▶ _Collected data entries_
|---|

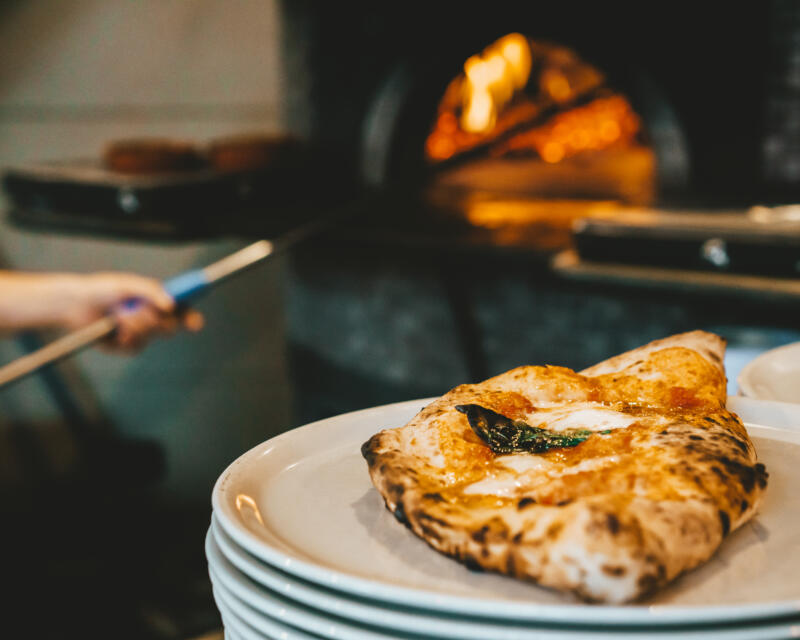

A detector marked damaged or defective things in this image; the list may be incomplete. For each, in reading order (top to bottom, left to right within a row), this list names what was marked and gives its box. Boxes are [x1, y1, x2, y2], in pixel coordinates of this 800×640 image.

charred calzone [360, 332, 764, 604]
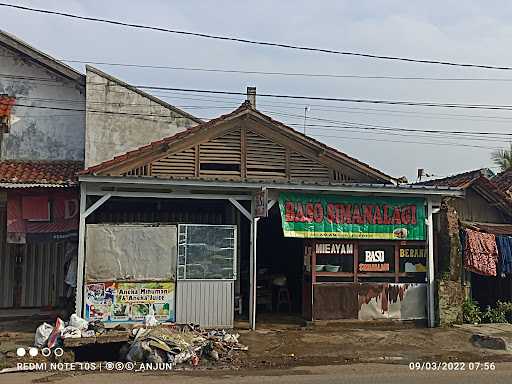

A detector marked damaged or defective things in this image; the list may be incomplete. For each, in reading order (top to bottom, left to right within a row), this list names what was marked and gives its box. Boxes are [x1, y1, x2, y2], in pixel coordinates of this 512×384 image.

rusted metal siding [20, 242, 66, 308]
rusted metal siding [175, 280, 233, 328]
rusted metal siding [312, 282, 428, 320]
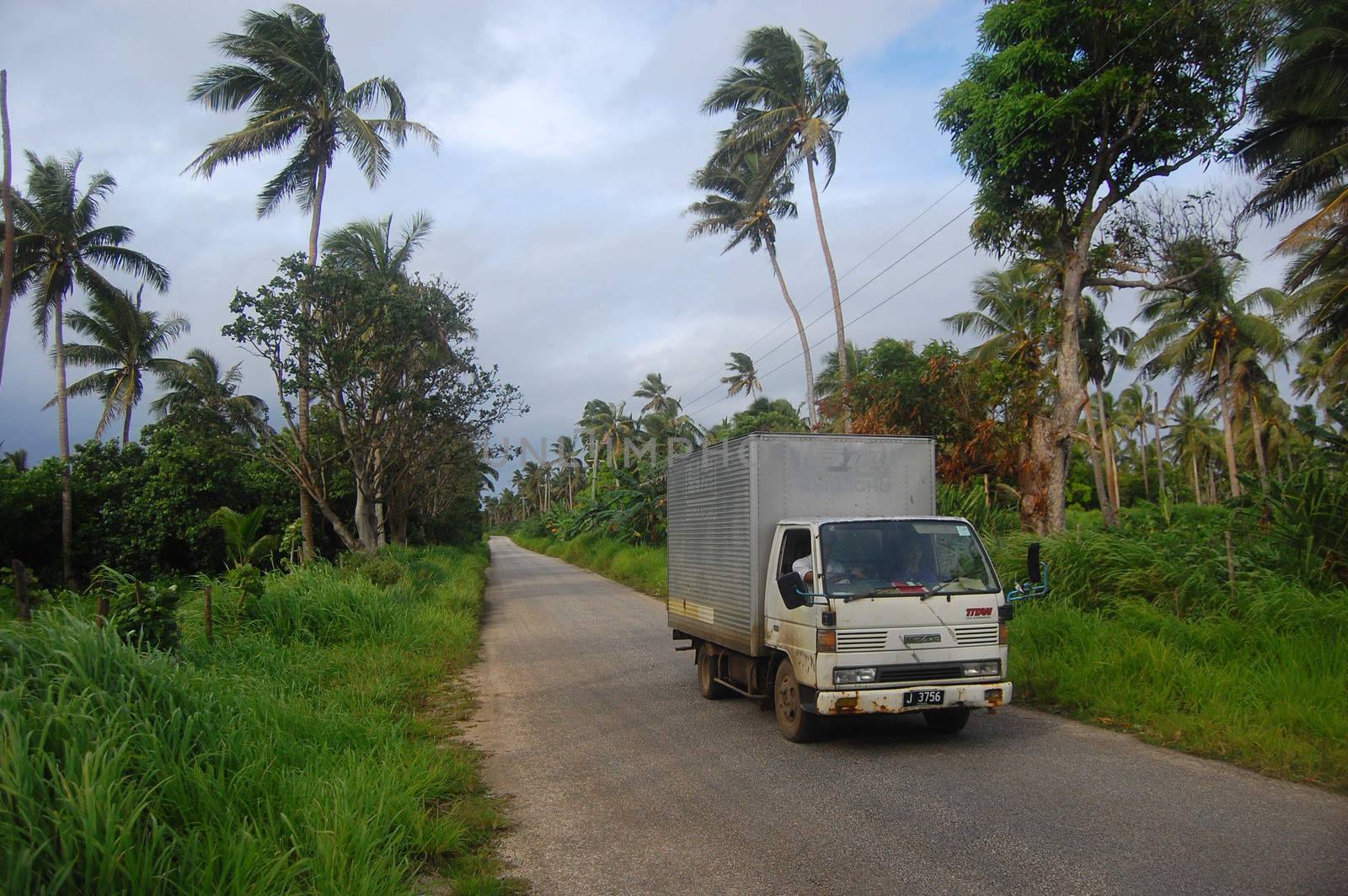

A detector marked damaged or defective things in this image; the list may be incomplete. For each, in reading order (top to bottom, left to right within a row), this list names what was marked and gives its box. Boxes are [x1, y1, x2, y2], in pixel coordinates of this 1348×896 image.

rusty truck bumper [812, 680, 1011, 714]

|---|

▶ _EXERCISE PROMPT_
Could you print all of the entries exactly, skipping the images?

▶ _RESPONSE AREA_
A detector marked damaged or defective things in this image; the list may be incomplete. For each, in reading order (top to bottom, left to right within a row), this list names what was marked and gives its box. Boxes are [x1, y1, x2, y2], in pixel coordinates of this 800×640 image.

charred calzone [360, 332, 764, 604]

A detector marked damaged or defective things in this image; the list may be incomplete. For each, in reading order (top to bottom, left to right within a row), this list names what was marked and gives its box. Boxes are [x1, y1, x2, y2], in pixel coordinates of this 512×384 image.

rusted metal siding [20, 242, 66, 308]
rusted metal siding [175, 280, 233, 328]
rusted metal siding [312, 282, 428, 320]

A detector marked damaged or defective things in this image; the list may be incomplete. For each, in reading order (top to bottom, left to right within a row), this list names what was marked and gives its box. Boxes are [x1, y1, x2, y2], in pixel coordinates of this 1348×896 image.

rusty truck bumper [812, 680, 1011, 714]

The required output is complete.